Anyway, I’ll be speaking at a couple of events in February and March, both connected to the 40th anniversary of the first national Women’s Liberation Movement conference at Ruskin, Oxford (here’s a link to a fascinating excerpt from a documentary about the original event called A Woman’s Place; the bit where the men running the creche are interviewed amuses me!).
On 26-27th February, The Way We Were and Are at the Freeword Centre, London, will “reflect on forty years of the women’s movement, with women who were there at the Ruskin conference in l970 and those of later generations. The four panels will be around the themes of History, Ordinary Lives, Power, and Sex, looking at how things were and how they have changed.”
On 12th March, I’m so honoured to be speaking with my co-author Kristin Aune at the Women’s Liberation Movement @ 40 Conference, at Ruskin itself, Oxford.
We’ll be presenting the results of our survey of UK feminists from last year, which will also be published in our book. We had almost 1300 responses from all over the UK from people ages between 15-81 and the results are really interesting!
Sneak peek: majority think men can be feminists; 70% started to identify as a feminist under 20 years of age; 70% think the internet has been instrumental to today’s feminist movement; more mentioned their mum than Germaine Greer when asked ‘who inspires you most as a feminist’. We also asked a lot of other questions which involved inputting around 25,000 data elements into the database, with help in particular from the tireless Rose Holyoak.

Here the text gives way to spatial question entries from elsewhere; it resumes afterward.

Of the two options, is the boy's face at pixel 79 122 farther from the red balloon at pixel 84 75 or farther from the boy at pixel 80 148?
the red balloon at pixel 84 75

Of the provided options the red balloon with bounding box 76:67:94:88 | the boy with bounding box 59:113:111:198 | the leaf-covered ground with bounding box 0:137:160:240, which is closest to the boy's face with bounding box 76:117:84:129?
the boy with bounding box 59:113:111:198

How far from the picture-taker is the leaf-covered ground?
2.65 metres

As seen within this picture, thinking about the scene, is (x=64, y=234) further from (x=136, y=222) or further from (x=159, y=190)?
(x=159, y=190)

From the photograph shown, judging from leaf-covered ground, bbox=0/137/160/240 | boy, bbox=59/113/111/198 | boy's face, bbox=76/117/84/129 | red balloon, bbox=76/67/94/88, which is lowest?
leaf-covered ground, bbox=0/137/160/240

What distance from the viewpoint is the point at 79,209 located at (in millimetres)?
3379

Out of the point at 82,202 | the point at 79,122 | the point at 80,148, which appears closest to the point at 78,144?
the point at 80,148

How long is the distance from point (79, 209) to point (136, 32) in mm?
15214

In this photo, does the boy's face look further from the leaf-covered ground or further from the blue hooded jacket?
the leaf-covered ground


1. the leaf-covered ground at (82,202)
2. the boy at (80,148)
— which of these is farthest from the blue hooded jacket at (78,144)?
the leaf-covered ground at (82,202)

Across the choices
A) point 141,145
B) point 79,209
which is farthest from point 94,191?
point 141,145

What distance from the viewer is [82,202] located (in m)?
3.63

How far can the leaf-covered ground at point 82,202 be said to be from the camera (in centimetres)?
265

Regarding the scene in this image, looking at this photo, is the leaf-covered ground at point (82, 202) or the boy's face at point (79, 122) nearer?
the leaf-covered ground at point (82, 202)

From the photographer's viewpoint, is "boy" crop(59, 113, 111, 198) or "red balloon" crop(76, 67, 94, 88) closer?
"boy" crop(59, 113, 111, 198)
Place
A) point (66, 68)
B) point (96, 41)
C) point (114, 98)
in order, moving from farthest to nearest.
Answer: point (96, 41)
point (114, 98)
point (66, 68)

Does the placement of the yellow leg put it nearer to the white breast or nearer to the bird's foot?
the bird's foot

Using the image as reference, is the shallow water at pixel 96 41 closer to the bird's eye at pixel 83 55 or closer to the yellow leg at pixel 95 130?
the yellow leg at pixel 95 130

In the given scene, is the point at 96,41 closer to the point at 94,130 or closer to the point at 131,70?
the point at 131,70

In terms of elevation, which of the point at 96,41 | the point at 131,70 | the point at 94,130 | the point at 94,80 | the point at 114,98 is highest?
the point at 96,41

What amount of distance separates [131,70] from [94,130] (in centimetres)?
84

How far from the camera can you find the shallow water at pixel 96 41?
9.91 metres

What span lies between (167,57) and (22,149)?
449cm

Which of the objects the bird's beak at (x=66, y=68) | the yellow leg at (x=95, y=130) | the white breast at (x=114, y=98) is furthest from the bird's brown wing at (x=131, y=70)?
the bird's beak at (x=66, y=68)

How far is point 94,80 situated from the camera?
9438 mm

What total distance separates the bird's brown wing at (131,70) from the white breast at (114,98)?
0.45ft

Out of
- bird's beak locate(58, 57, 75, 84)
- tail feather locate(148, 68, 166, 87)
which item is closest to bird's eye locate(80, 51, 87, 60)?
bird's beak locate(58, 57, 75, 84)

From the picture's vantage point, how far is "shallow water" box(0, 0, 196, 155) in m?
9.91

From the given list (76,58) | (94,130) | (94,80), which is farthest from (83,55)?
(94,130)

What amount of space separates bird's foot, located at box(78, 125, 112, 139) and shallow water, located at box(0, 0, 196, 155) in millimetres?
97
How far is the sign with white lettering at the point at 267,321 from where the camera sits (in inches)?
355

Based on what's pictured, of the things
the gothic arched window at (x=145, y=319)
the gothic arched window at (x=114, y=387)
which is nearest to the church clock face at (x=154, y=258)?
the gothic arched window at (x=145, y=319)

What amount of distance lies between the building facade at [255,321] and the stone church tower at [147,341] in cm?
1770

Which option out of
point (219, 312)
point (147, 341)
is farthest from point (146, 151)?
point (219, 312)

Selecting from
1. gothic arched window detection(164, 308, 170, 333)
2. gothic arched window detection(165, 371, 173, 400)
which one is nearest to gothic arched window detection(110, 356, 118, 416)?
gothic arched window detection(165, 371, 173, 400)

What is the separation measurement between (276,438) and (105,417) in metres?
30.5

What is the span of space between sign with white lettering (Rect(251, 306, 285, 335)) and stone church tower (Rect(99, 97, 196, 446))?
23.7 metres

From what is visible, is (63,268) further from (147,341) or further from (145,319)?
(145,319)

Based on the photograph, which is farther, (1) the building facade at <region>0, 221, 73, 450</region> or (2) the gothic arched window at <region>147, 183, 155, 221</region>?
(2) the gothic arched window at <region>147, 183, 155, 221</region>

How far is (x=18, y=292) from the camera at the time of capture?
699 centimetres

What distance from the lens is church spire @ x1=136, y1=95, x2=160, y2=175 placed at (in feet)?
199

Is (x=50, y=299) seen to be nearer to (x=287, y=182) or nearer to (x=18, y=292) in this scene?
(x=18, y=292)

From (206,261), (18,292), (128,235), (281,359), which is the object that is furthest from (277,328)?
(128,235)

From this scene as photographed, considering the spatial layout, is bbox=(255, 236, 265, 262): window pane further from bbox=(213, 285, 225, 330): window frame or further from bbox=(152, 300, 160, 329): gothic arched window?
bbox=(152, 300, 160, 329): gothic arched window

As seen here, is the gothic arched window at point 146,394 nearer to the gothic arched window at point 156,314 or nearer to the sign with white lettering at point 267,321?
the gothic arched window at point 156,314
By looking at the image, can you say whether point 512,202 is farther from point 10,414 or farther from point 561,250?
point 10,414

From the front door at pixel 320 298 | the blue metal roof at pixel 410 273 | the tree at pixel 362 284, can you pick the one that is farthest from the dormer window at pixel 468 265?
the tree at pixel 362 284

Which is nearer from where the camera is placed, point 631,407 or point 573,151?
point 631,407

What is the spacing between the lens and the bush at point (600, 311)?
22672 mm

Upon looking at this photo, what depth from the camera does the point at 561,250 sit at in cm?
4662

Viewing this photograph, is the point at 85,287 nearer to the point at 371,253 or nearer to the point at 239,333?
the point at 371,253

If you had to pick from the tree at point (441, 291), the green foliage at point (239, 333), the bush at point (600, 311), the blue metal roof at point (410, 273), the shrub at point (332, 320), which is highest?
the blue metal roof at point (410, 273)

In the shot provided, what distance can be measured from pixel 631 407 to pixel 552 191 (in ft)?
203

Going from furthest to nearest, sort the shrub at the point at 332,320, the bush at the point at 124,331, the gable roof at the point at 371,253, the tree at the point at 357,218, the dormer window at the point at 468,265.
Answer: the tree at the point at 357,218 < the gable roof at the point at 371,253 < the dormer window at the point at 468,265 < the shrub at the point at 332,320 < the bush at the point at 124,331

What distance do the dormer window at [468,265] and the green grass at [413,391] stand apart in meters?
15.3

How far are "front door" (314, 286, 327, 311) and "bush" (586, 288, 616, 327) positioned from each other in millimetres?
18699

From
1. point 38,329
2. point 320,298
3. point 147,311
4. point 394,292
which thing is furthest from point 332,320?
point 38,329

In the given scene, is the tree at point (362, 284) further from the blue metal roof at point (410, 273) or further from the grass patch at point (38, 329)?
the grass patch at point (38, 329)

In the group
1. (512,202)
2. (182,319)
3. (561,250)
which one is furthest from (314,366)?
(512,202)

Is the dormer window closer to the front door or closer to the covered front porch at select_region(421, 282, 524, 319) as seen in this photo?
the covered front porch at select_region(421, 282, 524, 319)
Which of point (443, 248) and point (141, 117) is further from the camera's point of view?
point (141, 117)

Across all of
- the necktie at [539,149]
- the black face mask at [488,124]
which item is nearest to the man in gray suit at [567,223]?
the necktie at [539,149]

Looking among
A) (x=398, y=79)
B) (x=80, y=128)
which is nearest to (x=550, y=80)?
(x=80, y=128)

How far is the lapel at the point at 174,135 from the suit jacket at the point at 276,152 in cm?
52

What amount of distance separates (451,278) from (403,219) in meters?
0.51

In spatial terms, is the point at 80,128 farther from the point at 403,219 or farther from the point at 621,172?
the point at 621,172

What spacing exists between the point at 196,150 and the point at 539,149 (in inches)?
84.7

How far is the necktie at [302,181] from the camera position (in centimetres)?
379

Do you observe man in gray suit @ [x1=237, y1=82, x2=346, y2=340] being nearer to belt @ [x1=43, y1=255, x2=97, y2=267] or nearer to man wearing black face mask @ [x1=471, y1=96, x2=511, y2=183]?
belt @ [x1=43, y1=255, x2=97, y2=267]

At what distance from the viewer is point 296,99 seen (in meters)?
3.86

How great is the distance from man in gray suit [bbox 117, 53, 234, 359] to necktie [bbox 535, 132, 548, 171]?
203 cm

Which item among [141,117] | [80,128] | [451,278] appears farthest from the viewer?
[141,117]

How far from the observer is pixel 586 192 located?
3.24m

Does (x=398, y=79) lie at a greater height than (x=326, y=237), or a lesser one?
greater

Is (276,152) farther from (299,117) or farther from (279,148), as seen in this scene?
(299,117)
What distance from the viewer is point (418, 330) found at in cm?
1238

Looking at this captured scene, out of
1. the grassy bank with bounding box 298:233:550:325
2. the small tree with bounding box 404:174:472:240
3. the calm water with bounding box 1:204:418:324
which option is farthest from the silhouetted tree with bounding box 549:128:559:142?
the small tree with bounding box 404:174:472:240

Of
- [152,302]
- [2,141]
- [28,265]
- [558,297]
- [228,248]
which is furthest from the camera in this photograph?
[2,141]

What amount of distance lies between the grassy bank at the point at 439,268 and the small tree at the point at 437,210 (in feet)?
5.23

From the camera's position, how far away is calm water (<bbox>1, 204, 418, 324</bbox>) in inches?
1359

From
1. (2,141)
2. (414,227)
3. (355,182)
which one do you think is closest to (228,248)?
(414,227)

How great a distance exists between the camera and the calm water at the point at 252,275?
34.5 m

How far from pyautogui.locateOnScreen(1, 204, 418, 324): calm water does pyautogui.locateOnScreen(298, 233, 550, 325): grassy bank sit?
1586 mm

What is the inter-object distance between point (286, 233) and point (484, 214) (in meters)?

The results and details of methodology and demographics of respondents will be published in full in the Appendix to our book, and additional extras will be on our yet to be built website www.reclaimingthefword.net
As we publish some of these results over the next few months I’ll be linking over from The F Word. Many of you contributed to the survey, and we are so grateful for everyone who did and hope that it’ll cause some interesting debate.
If anyone is so inclined, you can follow me on Twitter @cathredfern.
Righto, that’s all from me for now. If you’re at any of these events please do say hello.